By Andrew P. Morriss

CHAMPAIGN, Ill. – China wants wealthier nations to pay a fixed percentage of their gross domestic product to help developing countries reduce greenhouse gas emissions, with a suggested contribution of a mere 1 percent for a total of$300 billion a year. China also wants to create an international mechanism to transfer technology to developing nations to reduce emissions. Both are bad ideas.

China’s proposals put the cart before the horse. Getting poor people to stop emitting greenhouse gases means getting them to stop being poor.

Studies consistently show that interest in protecting the environment rises as people get richer – making the single most important step to improve the environment helping developing countries stop being poor.

For example, the largest source of air pollution in sub-Saharan Africa is the indoor burning of dung and other organic fuels for cooking and heat. Household biogas digesters can free people from the acute indoor air pollution caused by the open fires and reduce greenhouse gas emissions for as little as $50 per family.

Solving pollution problems in developing countries means we must first free local entrepreneurs from the choking band of corruption, bureaucracy and mercantilist economic regulations that keep them poor.
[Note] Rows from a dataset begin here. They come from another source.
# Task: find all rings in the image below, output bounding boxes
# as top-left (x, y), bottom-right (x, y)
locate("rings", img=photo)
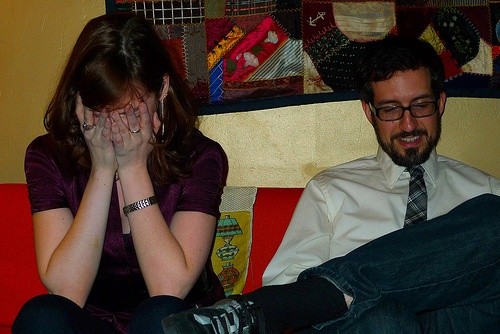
top-left (82, 123), bottom-right (93, 131)
top-left (130, 128), bottom-right (143, 134)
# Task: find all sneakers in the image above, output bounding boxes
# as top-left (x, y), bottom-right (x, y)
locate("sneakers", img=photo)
top-left (161, 295), bottom-right (256, 334)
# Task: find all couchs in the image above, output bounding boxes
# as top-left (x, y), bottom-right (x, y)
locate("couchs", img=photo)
top-left (0, 183), bottom-right (304, 334)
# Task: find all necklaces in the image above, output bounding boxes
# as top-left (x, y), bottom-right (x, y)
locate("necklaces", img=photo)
top-left (113, 170), bottom-right (121, 183)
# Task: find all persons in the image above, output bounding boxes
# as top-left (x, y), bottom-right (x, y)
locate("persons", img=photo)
top-left (10, 12), bottom-right (228, 334)
top-left (160, 34), bottom-right (500, 334)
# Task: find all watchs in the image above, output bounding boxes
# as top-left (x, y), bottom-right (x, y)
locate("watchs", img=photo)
top-left (122, 194), bottom-right (162, 217)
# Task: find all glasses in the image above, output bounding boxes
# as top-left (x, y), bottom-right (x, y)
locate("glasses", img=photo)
top-left (365, 91), bottom-right (440, 122)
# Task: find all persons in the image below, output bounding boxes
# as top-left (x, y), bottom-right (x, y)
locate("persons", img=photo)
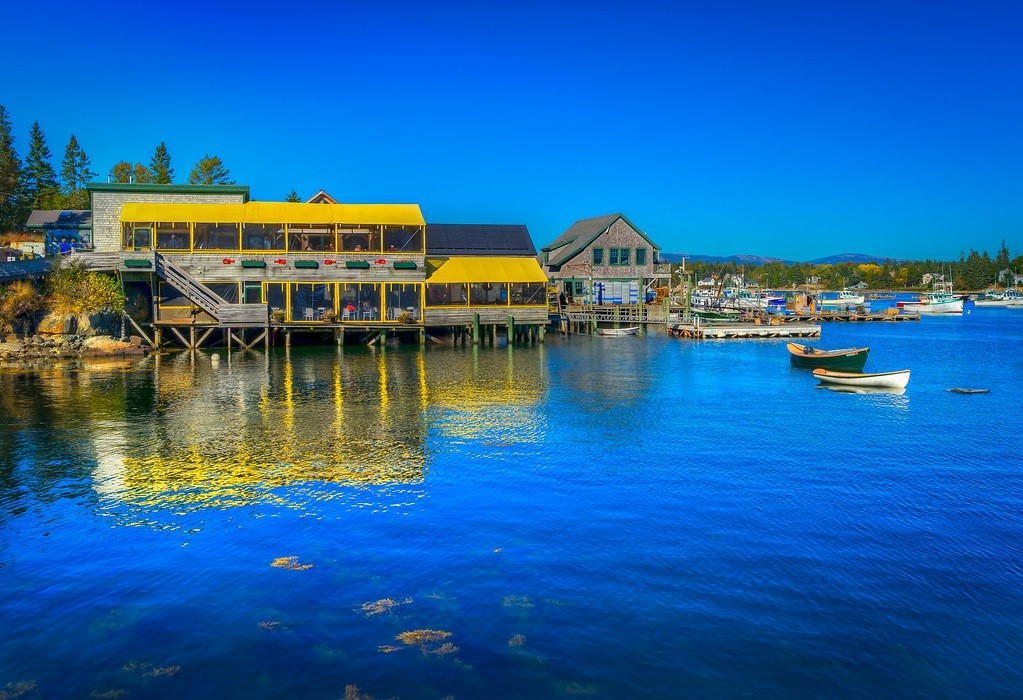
top-left (306, 244), bottom-right (313, 250)
top-left (389, 245), bottom-right (398, 251)
top-left (59, 238), bottom-right (78, 256)
top-left (354, 244), bottom-right (362, 251)
top-left (346, 302), bottom-right (357, 319)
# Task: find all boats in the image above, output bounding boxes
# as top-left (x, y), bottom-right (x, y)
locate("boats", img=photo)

Transferring $300 billion to developing countries would have the opposite effect because government-based foreign aid harms those countries that receive it.

Kenyan economist James Shikwati has shown how such aid fuels corrupt governments, hollows out the local economy, and weakens local markets.

Journalist John Stossel showed graphic examples of the same problem on ABC’s; "20/20" and New York University economist William Easterly has comprehensively detailed the flaws in the top-down aid model.

Moreover, a $300 billion transfer to developing countries would put money in the pockets of the likes of Sudan’s Omar al-Bashir, Venezuela’s Hugo Chavez, and Uzbekistan’s Islom Karimov.

These thugs, whose regimes daily commit human rights violations on a vast scale, would share in the bonanza. Not only is providing any money to these tyrants immoral, but the idea that hey would actually spend the money on reducing pollution is ludicrous.

It is true that Europe, Japan and the United States industrialized at a time when people didn’t know about the ill-effects of pollution.

Today’s developed countries did pump out a lot of pollution, including greenhouse gases. However, once the developed world became rich and discovered the scope of the pollution problem we cleaned up our industries’ emissions.

China’s argument sounds fair, since it looks like we were able to emit all we wanted while poorer countries will be stuck with abatement costs. But this argument rests on the assumption that developing countries can only afford 1920s-style power plants or trucks unless they get the $300 billion.

Power plants and heavy duty trucks do cost more to build today than 50 or 100 years ago, but they cost more because modern ones are better, not just cleaner. Indeed, modern technology produces fewer greenhouse gases than older technology mostly because it is more efficient.

As a result, while developing countries are going to have to build more expensive power plants, factories, and trucks than did the United States or European countries during our industrialization, those new ones will be more efficient than the ones we built as well as cleaner.

If we are serious about addressing global pollution issues, we need to first get serious about removing obstacles to economic development that will create demand for a clean environment in the developing world. Turning $300 billion over to despots and bureaucrats would take us in exactly wrong direction.

Andrew P.Morriss is H. Ross& Helen Workman professor of law and business and professor at the Institute of Government and Public Affairs, University of Illinois at Urbana-Champaign. He is a senior fellow at the Property and Environment Reseach Center in Bozeman, Montana.